## Passage provided:
The issue of Gaza has hung over like a heavy pall over Labour; the moral cowardice and vacillation over Israel’s punitive campaign led to the egregious sights, such as Starmer, always ready to burnish his credentials as a human rights lawyer, asserting in a radio interview that “Israel has the right” to withhold power and water from Palestinian civilians, itself a clear violation of International Law. Passions were inflamed by a senior journalist with The Jewish Chronicle commenting that a Labour leader had dismissed those leaving the Labour party over its stance on Gaza as “shaking off fleas;” the frankly delusional disconnect that Gaza was a remote fringe issue, which people would soon forget about was belied by subsequent events, with continual protest marches and Labour councillors resigning. Four candidates standing as independents on a platform for Gaza were elected, defeating Labour candidates, making such dissidence hard for Labour to shake off so easily. Instead of addressing these concerns, the party leadership indulged in sotto voce mutterings about communal politics failing miserably to see that Palestine was a catalyst for longstanding dissatisfaction with Labour over its general retreat from its own principles, including its commitment to international humanitarian liberalism. While one in five Asian voters said that Gaza would influence how they would vote, broader dissatisfaction in the party was impossible to disguise with 54% of Labour voters in March saying that Starmer was handling the issue badly, compared to only 19% who thought he was handling it well. This disconnect was also seen on the ground, as the liberal journalist Owen Jones noted, in his survey of Chingford constituency, with the complacency that the Labour candidate, Wes Streeeting, Shadow Health Secretary regarded the insurgent campaign by a 23-year-old British Palestinian woman, Leanne Mohamad, challenging his seat over the issue of Gaza and who came within 500 votes of defeating him. As Owen Jones damningly commented, this showed that “many Labour MPs simply do not understand their own constituencies”.

## Exercise requirements:
• 1. Answer these questions from the passage on Labour and Gaza:
(a) What did Starmer assert in a radio interview?
(b) How many candidates standing as independents on a platform for Gaza were elected?
(c) What percentage of Labour voters in March said Starmer was handling the issue badly?
• 2. Extend the passage on Labour and Gaza beyond its final sentence.
The items have no connection to the passage on Labour and Gaza.

## Supplied information:
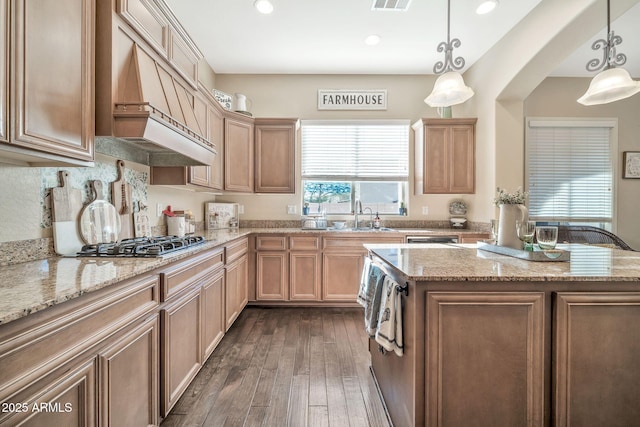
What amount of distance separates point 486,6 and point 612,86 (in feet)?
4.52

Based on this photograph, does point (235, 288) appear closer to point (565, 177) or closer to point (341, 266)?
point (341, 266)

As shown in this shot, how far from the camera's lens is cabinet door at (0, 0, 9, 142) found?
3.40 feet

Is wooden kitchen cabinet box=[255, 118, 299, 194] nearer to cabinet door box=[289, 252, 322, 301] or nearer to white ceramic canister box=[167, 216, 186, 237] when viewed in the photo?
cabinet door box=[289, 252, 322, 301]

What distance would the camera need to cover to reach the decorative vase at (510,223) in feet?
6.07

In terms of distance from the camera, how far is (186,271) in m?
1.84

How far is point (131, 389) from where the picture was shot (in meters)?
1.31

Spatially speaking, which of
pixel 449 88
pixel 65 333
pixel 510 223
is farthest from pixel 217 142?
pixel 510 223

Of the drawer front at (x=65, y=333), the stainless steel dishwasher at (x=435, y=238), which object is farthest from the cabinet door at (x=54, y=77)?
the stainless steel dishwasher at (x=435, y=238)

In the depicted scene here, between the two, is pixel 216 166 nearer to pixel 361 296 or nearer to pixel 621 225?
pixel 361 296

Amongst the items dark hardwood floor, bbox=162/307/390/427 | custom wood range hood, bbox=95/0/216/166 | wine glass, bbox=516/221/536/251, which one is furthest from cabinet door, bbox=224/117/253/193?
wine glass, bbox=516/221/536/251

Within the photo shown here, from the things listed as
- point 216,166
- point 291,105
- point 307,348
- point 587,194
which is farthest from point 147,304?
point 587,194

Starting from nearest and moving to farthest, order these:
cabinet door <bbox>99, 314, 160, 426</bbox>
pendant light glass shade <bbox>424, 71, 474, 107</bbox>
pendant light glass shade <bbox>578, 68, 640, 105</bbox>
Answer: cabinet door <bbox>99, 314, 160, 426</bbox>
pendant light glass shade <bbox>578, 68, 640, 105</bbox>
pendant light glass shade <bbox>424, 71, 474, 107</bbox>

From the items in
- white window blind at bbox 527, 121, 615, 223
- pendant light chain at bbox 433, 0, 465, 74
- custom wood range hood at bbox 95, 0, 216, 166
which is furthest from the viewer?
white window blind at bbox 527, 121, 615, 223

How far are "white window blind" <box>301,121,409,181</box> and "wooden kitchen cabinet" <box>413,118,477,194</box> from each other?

## Outputs by task:
• 1.
(a) He asserted that "Israel has the right" to withhold power and water from Palestinian civilians.
(b) Four.
(c) 54%.

• 2.
Perhaps the most worrying is the external challenge from the Greens, who won all four of the seats they targeted, breaking out of their long-time sole stronghold of Brighton. This change was most telling in Bristol Central – where the party’s co-leader Carla Denyer won a more than 10,000 majority over Labour’s shadow cabinet minister Thangam Debbonnaire – despite as local journalist Tristam Cork reported, Labour throwing “the absolute kitchen sink” at Bristol Central because it feared that if the Greens won there, it would set an example that other voters would follow at the next general election. By contrast the marginal Tory seats surrounding Bristol, Labour expended far fewer resources and energy; showing where they see the potential future threat to emanate from. In at least 35 other seats, the Greens came in second to Labour, showing the future threat they pose and many of these seats are in largely urban areas with diverse and young voters. Many of them are private renters, with a high proportion saddled with student debt, many in insecure work. As Owen Jones points out, this suggests a widespread disillusionment with Labour even before it even came to power and as governments tend to become less popular rather than more popular with age, all this remains a serious concern for the incoming Labour government.

Starmer has said he wants a decade to transform Britain, but his electoral base is broad, shallow, and unstable. Voters rank the NHS, cost of living, migration and housing as their most pressing issues. Dealing with these issues will require a comprehensive strategy, capacity, and money — none of which is much evinced by the Labour manifesto. Keir Starmer faces arguably the most formidable task of any postwar Labour prime minister — reviving a comatose economy, reinvigorating a collapsing state, and most crucially governing a deeply polarised and embittered electorate, who while cynical and exhausted by previous governments which promised much but delivered little, nonetheless have huge demands and expectations for the future. A leader with a strong mandate would find it difficult to fulfil these hopes, a leader without one will struggle.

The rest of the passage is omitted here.